Chen et al. [32] designed the Nanjing risk stratification model based on the gradient tree boosting method implemented in the eXtreme Gradient Boosting (XGBoost) system. They employed the Shapley Additive exPlanation (SHAP) method to explain the XGBoost prediction results. Data from the Nanjing Glomerulonephritis Registry were collected from 18 renal centres and a cohort of 2047 Chinese IgAN patients was divided into a derivation cohort (50%) and a validation cohort (50%). Compared with other machine learning algorithms and statistical methods, this model demonstrated the best performance, with an AUC of 0.89. The XGBoost and SHAP models were incorporated into the Nanjing IgAN Risk Stratification System, which is accessible through a web-based calculator. However, it should be noted that among the 36 variables considered, some show inconsistency in their clinical relevance throughout the disease course.

Zhang et al. [33] analysed five different AI models to predict ESKD within 5 years in Chinese children with biopsy-proven IgAN. The researchers used the chi-squared test to select the most relevant variables from 37 attributes, of which one variable proved to be independent. The XGBoost model exhibited the best performance, with an accuracy of 85.11%. However, a significant limitation of this study is the prediction of ESKD within 5 years for a disease characterized by long-term outcomes, particularly in children who often experience renal function recovery. Consequently, the model's utility in clinical practice may be limited.
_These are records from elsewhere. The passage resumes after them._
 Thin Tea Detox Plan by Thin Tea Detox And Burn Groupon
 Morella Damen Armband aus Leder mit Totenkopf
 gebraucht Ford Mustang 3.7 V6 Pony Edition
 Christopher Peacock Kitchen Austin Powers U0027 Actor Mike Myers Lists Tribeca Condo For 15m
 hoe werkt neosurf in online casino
Li et al. [34] utilized real-world data from the Nanjing Glomerulonephritis Registry, which collected data from 18 renal centres in China. The cohort of 2047 biopsy-proven IgAN patients was divided into derivation (1022 patients) and validation cohorts (1025 patients). The researchers developed a survival model, Extreme Gradient Boosting for Survival (XGBoost-Surv), adapted to time-to-event prediction to forecast ESKD. They employed the SHAP method to interpret individual predicted results. A panel of 36 variables was considered as candidate predictors. The XGBoost-Surv tool was compared with other conventional machine learning algorithms and statistical methods. The model achieved a performance of 0.82 in the validation cohort using the time-dependent concordance index. The interpretation model identified 10 top variables, with tubulointerstitial damage and global sclerosis emerging as the strongest contributors. The study successfully demonstrated the complex relationship between certain predictors and outcomes. However, it is important to note that this model has not been validated in an external independent cohort of IgAN patients.
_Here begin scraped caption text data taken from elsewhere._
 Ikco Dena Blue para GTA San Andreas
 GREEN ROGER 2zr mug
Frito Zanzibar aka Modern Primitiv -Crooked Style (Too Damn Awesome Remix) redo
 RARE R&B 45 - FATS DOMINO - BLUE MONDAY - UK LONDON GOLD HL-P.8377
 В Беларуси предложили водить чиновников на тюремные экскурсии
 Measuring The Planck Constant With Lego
Overall, these studies show the potential of AI models for predicting ESKD in IgAN patients. Nevertheless, further validation in large external cohorts and incorporation into clinical practice are necessary to establish their robustness and utility.
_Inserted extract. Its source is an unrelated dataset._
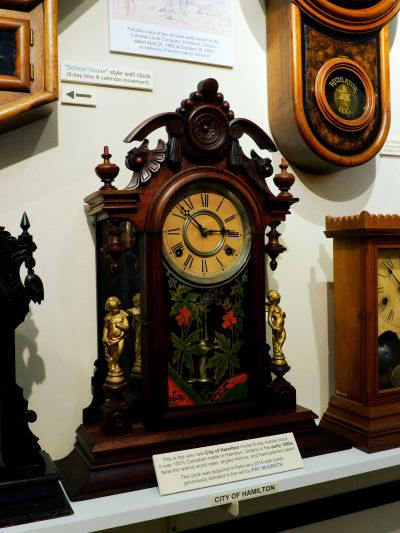 RS City of Hamilton Canada Clock Co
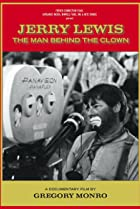 Jerry Lewis: The Man Behind the Clown Poster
AI: PROMISES AND LIMITATIONS

AI holds great promise for revolutionizing healthcare by enabling the development of new products and services. AI in the era of big data can assist physicians in improving the quality of patient care, but it cannot replace the traditional physician–patient relationship. In fact, AI cannot replace the intellectual work of the physician at the bedside and the conversation between physician and patient.

In the coming years, AI will become a routine part of nephrology, just as today GFR is estimated and not measured in clinical practice. The successful use of AI in nephrology will depend on the awareness of physicians in clinical practice. Nevertheless, lack of familiarity with AI can be overcome by dedicated courses offered by companies to practitioners and by official courses to students in the medical curriculum. However, companies that are involved in the development of AI tools must be legally liable for any medical errors in clinical practice.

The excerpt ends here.